Art is life and death. Life and death is art. Maybe Bowie’s dabbling into the Buddhist trip exposed him to the bardo states of consciousness that allowed him to embrace the circular nature of all living things. Seems like that.

To even use the phrase “rock and roll” doesn’t even fit with David Bowie. Unlike, many of his peers Bowie transcended genre, cultures, classes and labels. Yes, he had a certain sound that remained un-mistakably “Bowie”, but in end it’s clear that music was just his medium for a much bigger expression. Not a classic rocker, not an art rocker, he was just an artist who used sound to weave together tapestries of fashion, rock, jazz, funk, sex, politics and multi media. Watch “Ziggy Stardust, the film, read the lyrics to “Young Americans”, listen to “Low” and then watch the video for “Lazarus’” – this is a 40 plus year career with some of the most elegant and consistent art making the world has ever known. This is Picasso or Edison.

On a historical level it’s the physical end of a very specific time in our history. The fact that there isn’t a David Bowie in physical form to contribute to the world around us is an ending of sorts. Rock, as we currently have it defined, is now dead. Knowing Bowie was always out there lurking in the shadows and ready to leap forward with a big statement has been a constant presence in the history of modern electric music. Yes, Dylan is left. So are members of the Dead, McCartney, Brian Eno, David Byrne, Neil Young and Bruce Springsteen. Even with these giants around, it still feels like there’s a void left in the present sense. Bowie was doing stuff that no one else was even considering. His constant desire to push forward into new territory was sometimes challenging but always worth checking out.

“If you’re ever sad, just remember the world is 4.543 billion years old and you somehow managed to exist at the same time as David Bowie.”

And most importantly on a personal level, this digs so deep and here’s why. David Bowie was my mom’s favorite musical artist. She raised me on his music. Not just the hits but all of it. Deep tracks too. As far back as I can remember every single Bowie album was there on vinyl. All the big amazing covers, the crackles of the needle hitting the record were the sound of my childhood. Pink Floyd, Talking Heads were also in there. Billy Holiday too. But it was Bowie that was the real centerpiece of everything she loved. So much so in fact, that she even styled her own look after him in the early 80s. She’d put out on display the covers of Aladdin Sane and ChangesOne (the greatest hits album) as sort of a mirror to her current style. As I came of age and I started to understand what this music was about it quickly became a part of my childlike zeitgeist of wonder and worship. When my parents went out at night I would play Ziggy Stardust loudly and dance around alone in the living room pretending that I too could be Ziggy. The first song that I learned to play on the guitar was “Space Oddity”. This was the fabric of the Learydrome when my mom was still the Queen.

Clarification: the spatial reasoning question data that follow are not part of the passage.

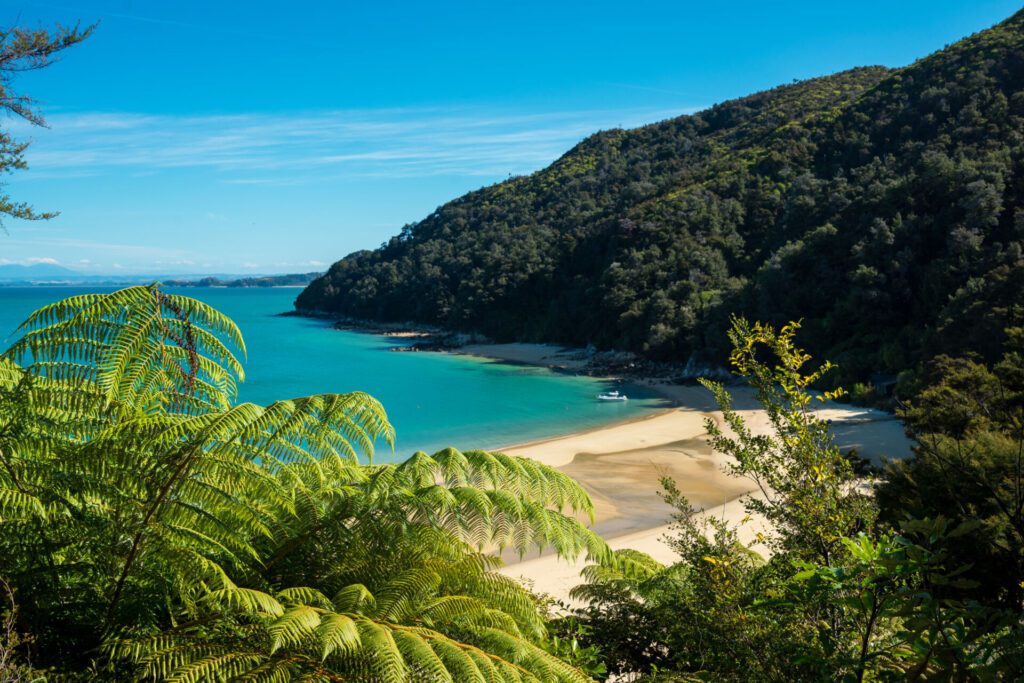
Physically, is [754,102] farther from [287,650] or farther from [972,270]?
[287,650]

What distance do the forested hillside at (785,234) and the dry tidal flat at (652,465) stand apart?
415 centimetres

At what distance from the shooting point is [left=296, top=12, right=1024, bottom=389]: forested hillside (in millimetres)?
28766

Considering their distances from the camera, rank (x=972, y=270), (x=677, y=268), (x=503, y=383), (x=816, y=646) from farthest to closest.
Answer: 1. (x=677, y=268)
2. (x=503, y=383)
3. (x=972, y=270)
4. (x=816, y=646)

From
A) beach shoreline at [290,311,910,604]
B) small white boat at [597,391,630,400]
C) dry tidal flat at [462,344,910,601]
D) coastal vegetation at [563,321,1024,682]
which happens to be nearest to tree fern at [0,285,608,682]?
coastal vegetation at [563,321,1024,682]

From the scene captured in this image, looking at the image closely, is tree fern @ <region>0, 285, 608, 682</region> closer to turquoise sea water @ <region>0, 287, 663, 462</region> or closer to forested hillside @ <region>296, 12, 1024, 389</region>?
turquoise sea water @ <region>0, 287, 663, 462</region>

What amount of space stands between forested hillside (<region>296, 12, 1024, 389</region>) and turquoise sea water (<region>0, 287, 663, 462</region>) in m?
7.60

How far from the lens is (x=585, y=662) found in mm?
3670

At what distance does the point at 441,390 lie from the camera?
122 ft

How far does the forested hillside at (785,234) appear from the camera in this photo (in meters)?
28.8

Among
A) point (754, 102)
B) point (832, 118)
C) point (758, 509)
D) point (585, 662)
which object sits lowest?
point (585, 662)

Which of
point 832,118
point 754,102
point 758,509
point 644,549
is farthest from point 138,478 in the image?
point 754,102

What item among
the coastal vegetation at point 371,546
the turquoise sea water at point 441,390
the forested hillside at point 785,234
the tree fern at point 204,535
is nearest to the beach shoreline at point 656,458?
the turquoise sea water at point 441,390

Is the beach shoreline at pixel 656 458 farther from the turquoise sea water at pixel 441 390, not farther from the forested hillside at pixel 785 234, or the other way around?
the forested hillside at pixel 785 234

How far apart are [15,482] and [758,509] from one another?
3.54 metres
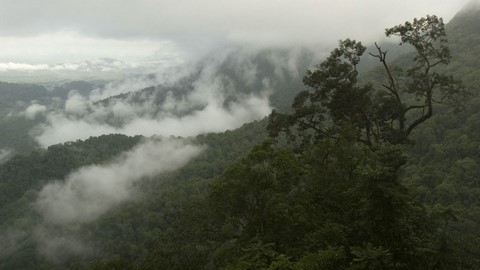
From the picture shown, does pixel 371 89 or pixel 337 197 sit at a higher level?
pixel 371 89

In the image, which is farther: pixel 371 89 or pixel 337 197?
pixel 371 89

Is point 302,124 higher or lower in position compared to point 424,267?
higher

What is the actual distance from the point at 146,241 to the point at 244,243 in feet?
431

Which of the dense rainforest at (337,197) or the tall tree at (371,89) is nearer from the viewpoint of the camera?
the dense rainforest at (337,197)

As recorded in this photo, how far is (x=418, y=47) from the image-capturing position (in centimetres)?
2342

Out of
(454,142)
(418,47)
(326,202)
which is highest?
(418,47)

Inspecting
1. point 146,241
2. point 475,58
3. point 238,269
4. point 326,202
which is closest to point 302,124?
point 326,202

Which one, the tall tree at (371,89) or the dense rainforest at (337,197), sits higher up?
the tall tree at (371,89)

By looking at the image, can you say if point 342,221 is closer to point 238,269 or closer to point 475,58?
point 238,269

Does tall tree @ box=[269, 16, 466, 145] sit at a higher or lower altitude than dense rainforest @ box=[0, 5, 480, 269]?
higher

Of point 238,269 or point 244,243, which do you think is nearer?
point 238,269

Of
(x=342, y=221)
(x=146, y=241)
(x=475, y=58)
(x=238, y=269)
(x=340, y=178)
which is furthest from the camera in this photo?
(x=475, y=58)

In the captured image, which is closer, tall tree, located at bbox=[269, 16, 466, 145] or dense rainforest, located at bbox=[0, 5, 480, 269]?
dense rainforest, located at bbox=[0, 5, 480, 269]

Bowie’s death feels like a part of her died too. This may sound dramatic, but it’s true. It’s just an association that I can’t quite pin down, but feels so raw and potent to me. I’ve made peace with death many times in my life and am at peace with this one too. However, the magnitude will mark my life so far as “Before Bowie” and “After Bowie.”

They broke the mold after you David. In fact, you may have made the mold to begin with. Shine on.